▸ WRITTEN REQUEST
Copy out the records from the line with "What is the measurable" to the line with "According to what", both of those lines included, with no changes.

▸ EXERCISE INPUT

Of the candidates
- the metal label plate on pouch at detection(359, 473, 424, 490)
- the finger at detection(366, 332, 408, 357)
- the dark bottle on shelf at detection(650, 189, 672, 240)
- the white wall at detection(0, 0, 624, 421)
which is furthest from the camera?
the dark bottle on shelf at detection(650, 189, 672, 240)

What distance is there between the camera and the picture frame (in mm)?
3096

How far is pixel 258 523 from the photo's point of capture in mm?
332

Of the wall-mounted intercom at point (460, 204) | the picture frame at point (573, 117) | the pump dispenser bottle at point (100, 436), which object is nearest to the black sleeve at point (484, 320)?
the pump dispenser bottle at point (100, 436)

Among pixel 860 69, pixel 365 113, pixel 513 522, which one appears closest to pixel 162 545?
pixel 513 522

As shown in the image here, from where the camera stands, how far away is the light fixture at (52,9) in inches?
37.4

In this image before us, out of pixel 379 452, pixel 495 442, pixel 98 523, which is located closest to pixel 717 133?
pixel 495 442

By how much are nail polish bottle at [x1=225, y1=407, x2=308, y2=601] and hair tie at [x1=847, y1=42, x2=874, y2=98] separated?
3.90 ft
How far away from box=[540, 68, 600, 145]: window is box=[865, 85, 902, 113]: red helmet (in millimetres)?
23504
...
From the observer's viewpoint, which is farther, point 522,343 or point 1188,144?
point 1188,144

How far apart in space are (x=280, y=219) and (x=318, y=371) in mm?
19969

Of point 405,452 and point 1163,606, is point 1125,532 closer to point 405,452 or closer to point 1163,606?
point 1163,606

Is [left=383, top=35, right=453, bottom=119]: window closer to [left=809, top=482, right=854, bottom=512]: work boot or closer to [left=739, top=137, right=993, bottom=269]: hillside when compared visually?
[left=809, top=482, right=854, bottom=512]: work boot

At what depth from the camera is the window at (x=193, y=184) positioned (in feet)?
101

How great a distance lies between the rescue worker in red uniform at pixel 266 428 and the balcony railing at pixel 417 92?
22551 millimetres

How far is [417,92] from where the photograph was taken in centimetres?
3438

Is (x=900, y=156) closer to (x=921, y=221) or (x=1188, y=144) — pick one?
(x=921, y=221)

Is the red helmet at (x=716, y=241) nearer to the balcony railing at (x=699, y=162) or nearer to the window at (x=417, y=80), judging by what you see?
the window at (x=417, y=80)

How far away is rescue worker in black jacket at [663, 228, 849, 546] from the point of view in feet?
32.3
==
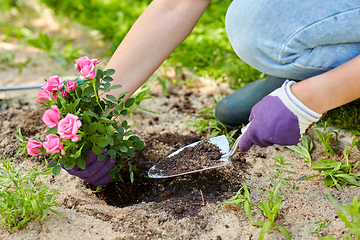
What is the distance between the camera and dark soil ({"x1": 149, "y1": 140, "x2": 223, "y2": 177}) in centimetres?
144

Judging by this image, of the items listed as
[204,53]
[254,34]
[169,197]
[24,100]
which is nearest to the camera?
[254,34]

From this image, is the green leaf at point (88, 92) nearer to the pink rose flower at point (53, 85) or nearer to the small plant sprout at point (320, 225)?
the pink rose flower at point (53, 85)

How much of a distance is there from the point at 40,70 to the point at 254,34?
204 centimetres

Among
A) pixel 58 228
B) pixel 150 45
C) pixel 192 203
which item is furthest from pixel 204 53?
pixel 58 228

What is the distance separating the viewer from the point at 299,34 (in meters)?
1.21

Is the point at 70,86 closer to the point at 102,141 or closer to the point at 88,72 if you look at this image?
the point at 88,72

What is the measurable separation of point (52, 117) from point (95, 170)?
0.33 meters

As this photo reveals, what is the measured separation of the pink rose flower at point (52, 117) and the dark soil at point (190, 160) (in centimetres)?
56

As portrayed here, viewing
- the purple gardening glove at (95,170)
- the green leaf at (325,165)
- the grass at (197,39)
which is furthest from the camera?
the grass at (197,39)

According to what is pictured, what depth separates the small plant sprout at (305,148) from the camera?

▸ ANSWER TO THE PROBLEM
What is the measurable separation of point (52, 117) from point (95, 170)?
0.33 meters

As this photo reveals, what is the measured separation of the pink rose flower at point (52, 117) and the dark soil at point (190, 160) (in centimetres)?
56

As portrayed here, viewing
- the purple gardening glove at (95,170)
- the green leaf at (325,165)
- the grass at (197,39)
which is furthest from the camera?
the grass at (197,39)

According to what is pictured, what depth separates the small plant sprout at (305,148) from the camera?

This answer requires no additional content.